[EXERCISE] In the records that follow, find the line containing "de vinil: LEON" and the line containing "QR-код с контактной", then transcribe both and every line between them exactly, omitting pictures.

(Extracted records)
^^^^^^^^
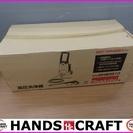 【引取り限定】マキタ 高圧洗浄機 MHW0810 未使用未開封品【...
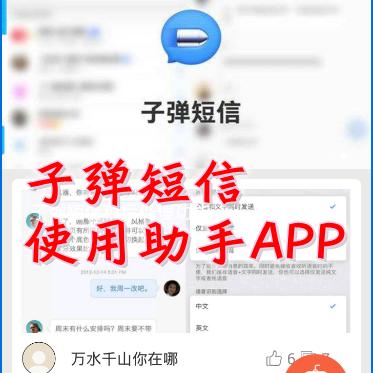 子弹短信使用助手APP1.0安卓版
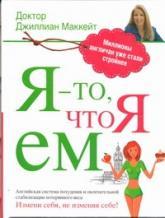 купить: Книга Я - то, что я ем
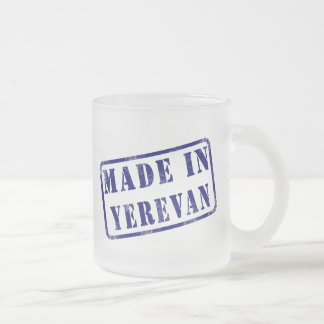 Made in Yerevan Frosted Glass Coffee Mug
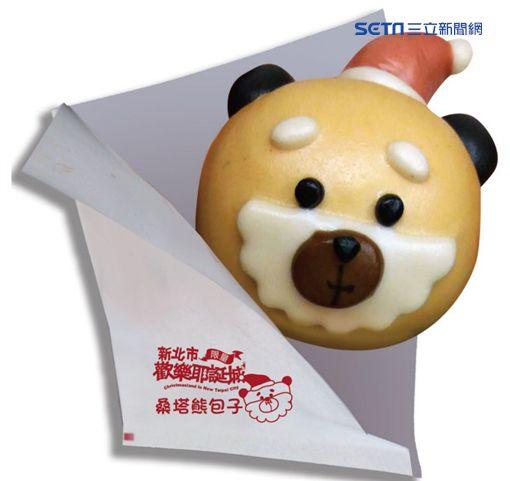 新北歡樂耶誕城桑塔熊造型包子。(圖/新北市政府提供)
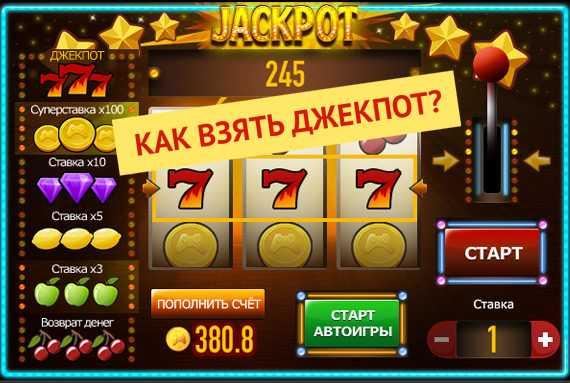 How to Win the Progressive Jackpot Slots?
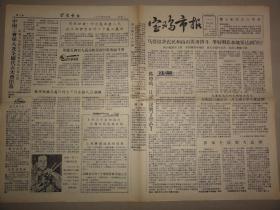 宝鸡市报(1957年 第186期)马营镇乡、王祖儒、右派分子路灯的日记等内容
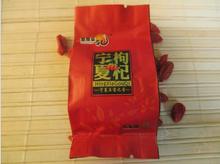 Free shipping Ningxia wolfberry organic sulfur medlar energy boost goji berries 25 g/bag Medlar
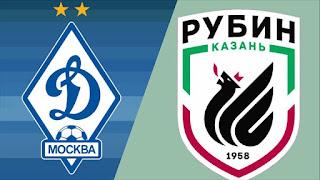 динамо - Рубин смотреть онлайн бесплатно 9 ноября 2019 Рубин - Динамо прямая трансляция в 14:00 МСК.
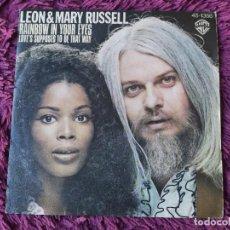 "Discos de vinil: LEON & MARY RUSSELL – RAINBOW IN YOUR EYES VINYL 7"" SINGLE 1976 SPAIN 45-1386. Lote 284797543"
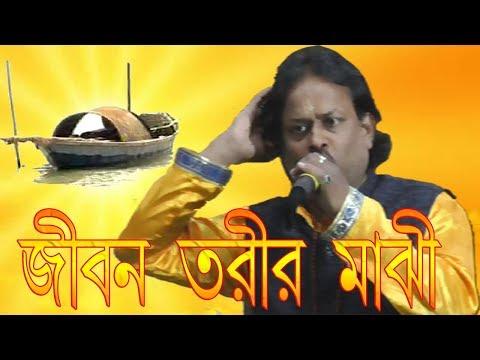 জীবন-তরীর-মাঝি-দয়াল-jibon-torir-majhi-dayal-new-bangla-baul-song-new-bangla-folk-song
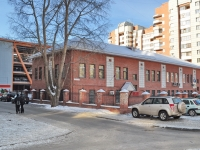 neighbour house: st. Uralskaya, house 63Б. governing bodies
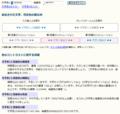 [web]pixivのinfo 12px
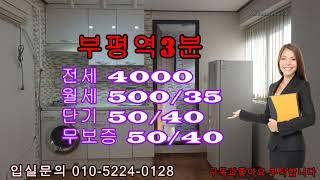 11) # 급전세^^  인천 부평역 3분 원-룸 전세 …
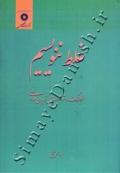 غلط ننویسیم - فرهنگ دشواریهای زبان فارسی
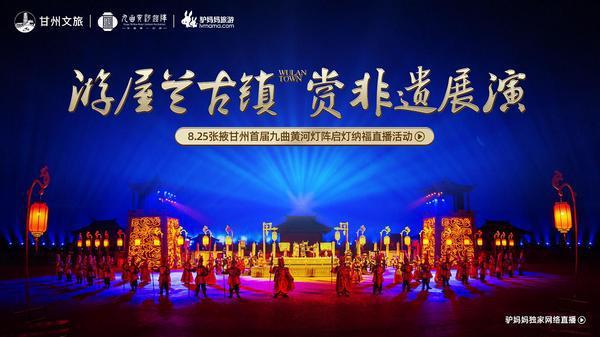 张掖甘州第一个九曲黄河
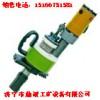 Y型便携式管子坡口机厂家 专业生产内涨式电动坡口机
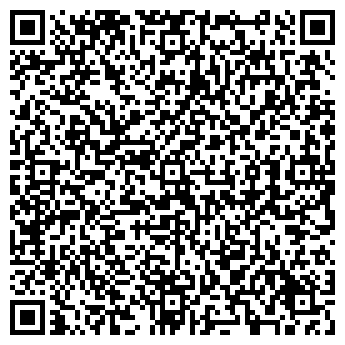 QR-код с контактной информацией организации Плазмер, ООО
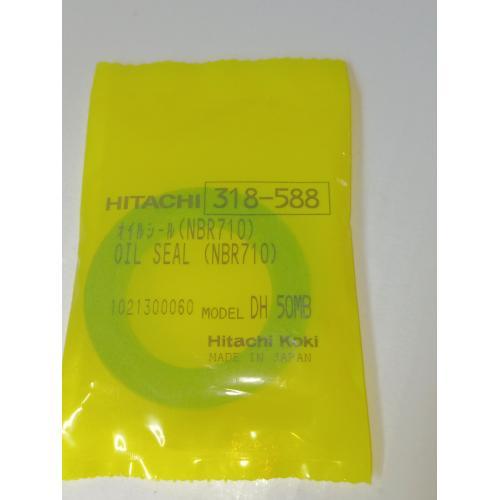 Ущільнювач 40х58х8 (NBR710) DH50MR Hikoki 318588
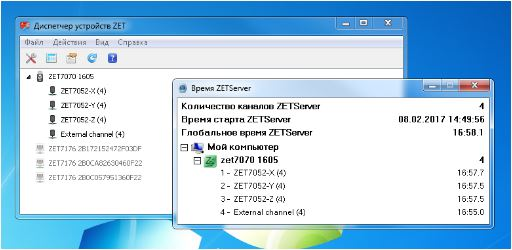 products and devices compatible with ZETLAB software - device manager - 2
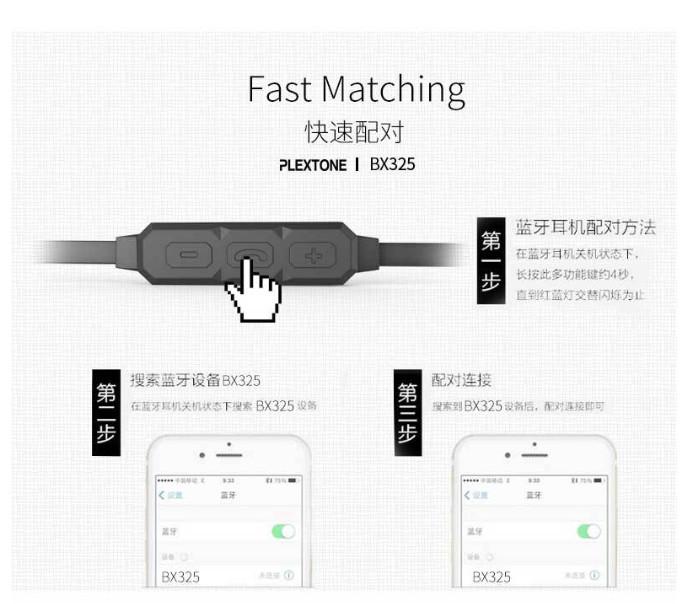 Tai Nghe Bluetooth 4.0 PLEXTONE BX325 - Hàng Chính Hãng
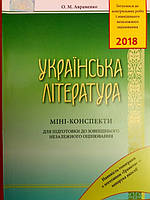 ЗНО 2018. Міні-конспекти українська література.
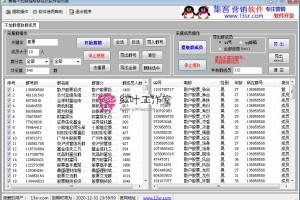 集客不加群提取群成员v2.32+注册机
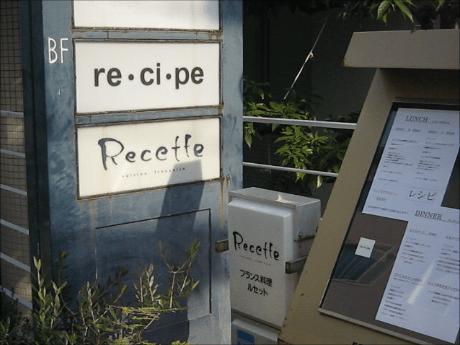 re・ci・pe(レシピ)神戸・北野 フレンチ・ランチ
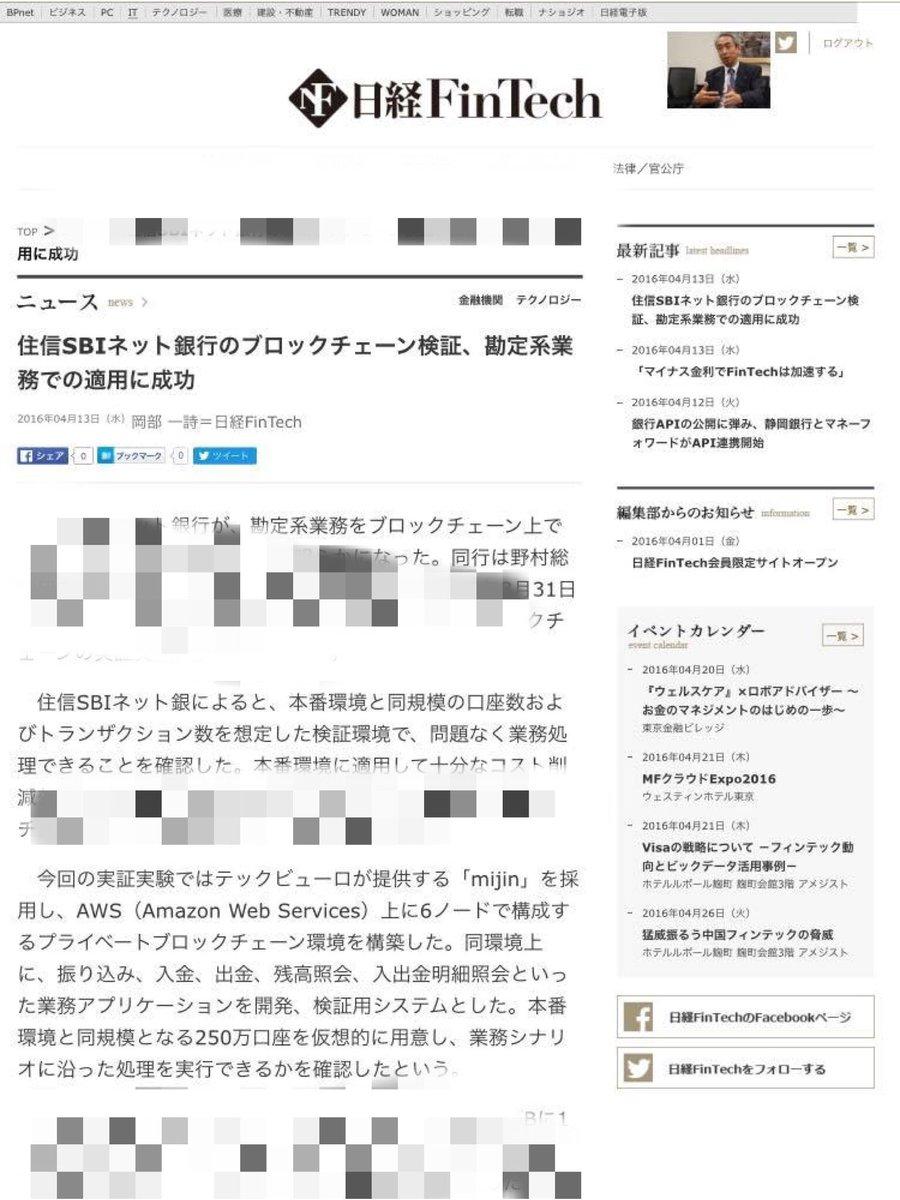 日経FinTechで「mijin」を使った住信SBIネット銀行のブロックチェーンの勘定系への適用実証実験が成功したと報道されました!記事はモザイクでしか貼れませんので詳細は日経FinTechをご参照。 https://t.co/6ZdiJkSsJ6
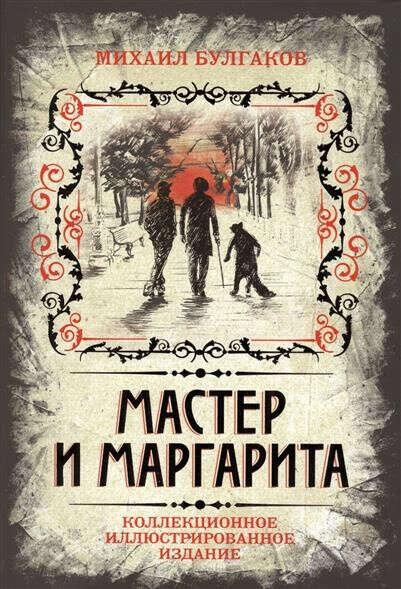 "Подарочное издание ""Мастер и Маргарита"" Булгакова"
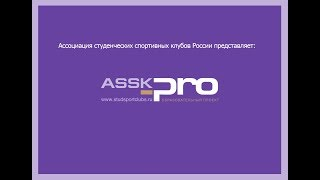 "АССК.pro Запись вебинара ""Корпоративная культура в организации"""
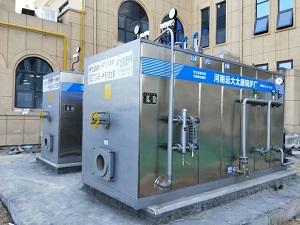燃气模温机 服装厂用电磁蒸汽发生器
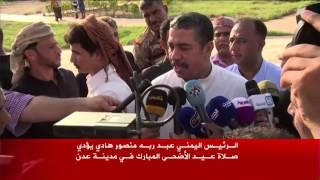 getlinkyoutube.com-الرئيس اليمني يؤدي صلاة عيد الأضحى بعدن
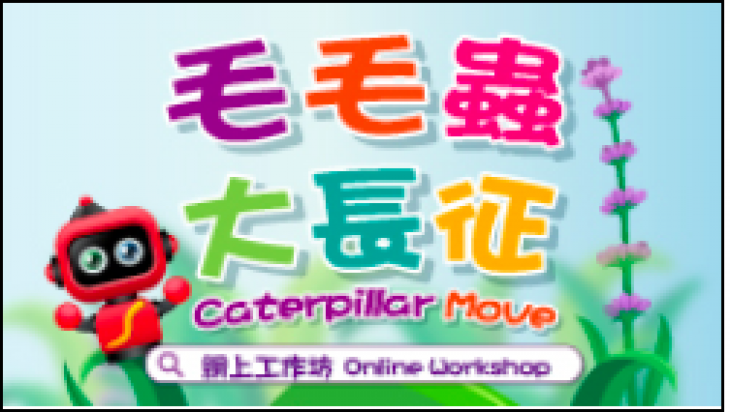 """Caterpillar Move"" Online Workshop"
^^^^^^^^
[ANSWER BOX]
 "Discos de vinil: LEON & MARY RUSSELL – RAINBOW IN YOUR EYES VINYL 7"" SINGLE 1976 SPAIN 45-1386. Lote 284797543"
 জীবন-তরীর-মাঝি-দয়াল-jibon-torir-majhi-dayal-new-bangla-baul-song-new-bangla-folk-song
 neighbour house: st. Uralskaya, house 63Б. governing bodies
 [web]pixivのinfo 12px
 11) # 급전세^^  인천 부평역 3분 원-룸 전세 …
 غلط ننویسیم - فرهنگ دشواریهای زبان فارسی
 张掖甘州第一个九曲黄河
 Y型便携式管子坡口机厂家 专业生产内涨式电动坡口机
 QR-код с контактной информацией организации Плазмер, ООО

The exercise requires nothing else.